Pinocembrin as a novel anti-cancer agent: Exploring preclinical evidence along with therapeutic potential

Abstract

Pinocembrin (PB) (5,7-dihydroxy flavanone) is a naturally occurring flavonoid sourced from propolis and Pinus spp., with the formula C₁₅H₁₂O₄ and moderate lipophilicity (log P approximately 2.1-2.5), which underlies both its bioactivity and formulation challenges. In rodents, oral administration yields rapid absorption but extensive first-pass glucuronidation and sulfation, resulting in conjugates that dominate plasma, limit bioavailability (< 10%) and confer a short half-life. In vitro, PB induces intrinsic mitochondrial apoptosis, downregulating Bcl-2, upregulating Bax, promoting cytochrome C release, and activating caspases-9/caspases-3 while inhibiting phosphoinositol-3 kinase/protein kinase B and STAT3 signaling, arresting cell-cycle progression, and suppressing metastatic markers (matrix metalloproteinase-9, vascular endothelial growth factor) across several cancer cell lines. Corresponding in vivo xenograft and orthotopic models demonstrate significant tumor growth inhibition, decreased Ki-67 indices, and increased cleaved caspase-3 without overt toxicity. To address solubility and clearance, MPEG-PDLLA micelles increased oral bioavailability by 5.3-fold and extended the half-life from 1.2 hours to 2.6 hours, while D-α-tocopheryl polyethylene glycol 1000 succinate liposomes achieved a 1.9-fold bioavailability increase and prolonged the half-life to 14.2 hours, indicating substantial pharmacokinetic (PK) enhancement and sustained systemic exposure in rodents. Toxicology studies report a no-observed-adverse-effect level ≥ 500 mg/kg in rats with no mutagenicity, and phase I trials (0.5-10 mg/kg) confirm human tolerability. Key gaps remain in target validation, long-term toxicity, and prodrug development. This review is novel in its integration of pharmacology, formulation advances, safety assessments, and translational considerations for PB. To our knowledge, it is the first to systematically compare multiple nanocarrier systems in terms of their ability to improve oral bioavailability and PK parameters of PB.
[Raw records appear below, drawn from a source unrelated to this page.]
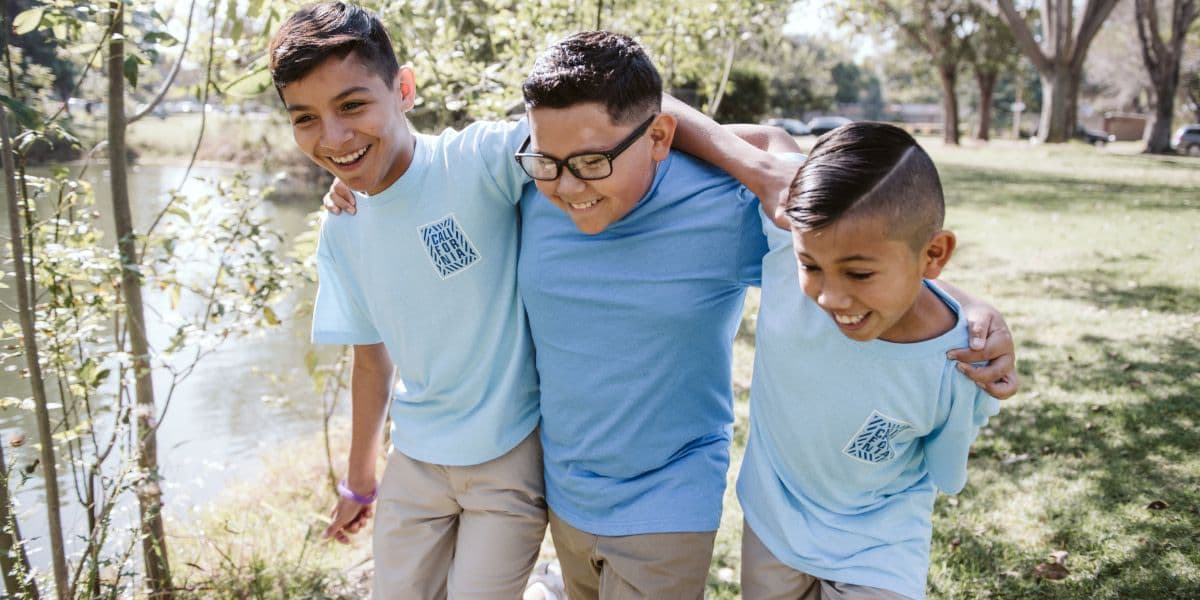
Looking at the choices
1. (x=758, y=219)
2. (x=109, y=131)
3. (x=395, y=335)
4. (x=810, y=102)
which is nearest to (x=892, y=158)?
(x=758, y=219)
Keywords: Pinocembrin; Flavonoid; Anticancer activity; Pharmacokinetics; Nanoparticle delivery; Apoptosis

Core Tip: Pinocembrin (PB) (5,7-dihydroxy flavanone), a natural flavonoid sourced from propolis and Pinus species, shows promising anticancer potential through multiple mechanisms including mitochondrial apoptosis induction, phosphoinositol-3 kinase/protein kinase B and STAT3 pathway inhibition, and suppression of metastatic markers such as matrix metalloproteinase-9 and vascular endothelial growth factor. Preclinical studies have demonstrated significant tumor growth inhibition and enhanced pharmacokinetics when PB is formulated into advanced nanocarrier systems, like MPEG-PDLLA micelles and D-α-tocopheryl polyethylene glycol 1000 succinate liposomes. These formulations notably improve its otherwise limited oral bioavailability and systemic retention. With a favorable toxicity profile, PB emerges as a compelling candidate for further clinical translation in oncology.